Arkham was not an easy place to manage, and it was the sort of bar where regulars knew the bouncers and knew when to talk to them about someone who might cause trouble. And because Blackwell is Black and the bar was a genuinely integrated space, there sometimes were flare-ups.

Blackwell reflected on “some of the moments where people would come in and seem balanced and comfortable, and then after a few minutes the switch would flip and they would be aggressive or rude, or racist or misogynist,” said Blackwell.

“There’s no place for that in society, there’s no place for that in our world — life is short and we need to be looking out for each other,” he said.

And there was no place for that in Arkham.

“It was really fucking hard at times,” he conceded.

* * *

There was a period in my own life when Arkham was a second living room for me, too.

I would walk downtown to meet some guys I played air hockey with, and I got pretty good at it, since I was a strong pitcher in high school and a lot of the muscle networks and thinking involved are the same.

I was never quite good enough to vanquish one companion, for whom I served as one of the best men at his wedding. But I was good enough to hold my own with another guy who was the best man at my own wedding — to a woman I met at Arkham in the most uncharacteristic fashion, since she doesn’t drink. She was just hanging out with some friends for an evening.

I haven’t been to Arkham for years now. I retired from air hockey when I realized it was messing with my hip from old baseball wounds.

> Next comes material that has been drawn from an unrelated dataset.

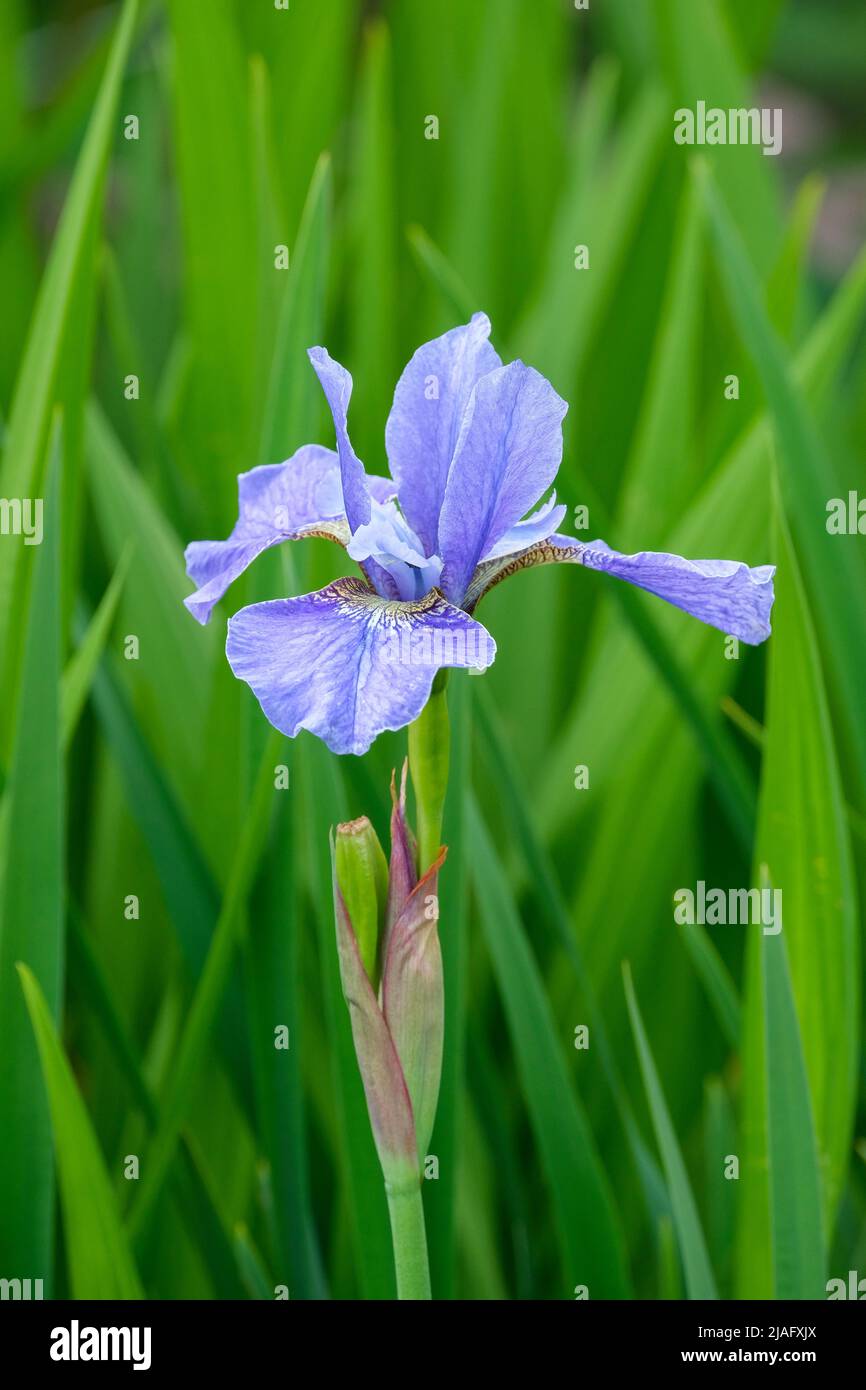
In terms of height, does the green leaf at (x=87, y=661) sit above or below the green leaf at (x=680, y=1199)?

But it still is an odd sort of sacred space for me, when I remember a few April evenings more than four years ago.

* * *

Blackwell isn’t sure what he will do next. COVID-19 has made any sort of business planning difficult, because of the uncertainty involved.

That uncertainty includes racism, of course. He acknowledges that as a tall Black man, racism is woven into his life.

“I’m very aware of those moments where people will cross to the other side of the street when they see me — it’s just a reality of life,” Blackwell said. “As a Black man in America, that is just something I never have been able to get away from, and as a Black man in Vermont, I have absolutely had to experience the more subtle forms of racism that I think folks who don’t directly experience it are not aware of.”

Both a barkeep and an artist, Blackwell curated a space where Batman’s cape had an easy home, and where people could see friends and find some comfort in the sense of community.

It is hard not to wonder what space or place in Brattleboro will provide again the same kind of quirky intersectionality, the same chance to meet people one might never meet.

Blackwell’s plans might be in the air, but he does know one thing: that he will stay in Brattleboro. This is home for him.

“I mean, my roots are planted here, and I love this town,” he said. “I love my community, and deeply love the community I have been able to get to know, and that is something I will carry with me for the rest of my life.”

“What we made together over just a handful of years is something that will stay with me for the rest of my life,” said Blackwell. “I’m going to cherish the memories that I have.”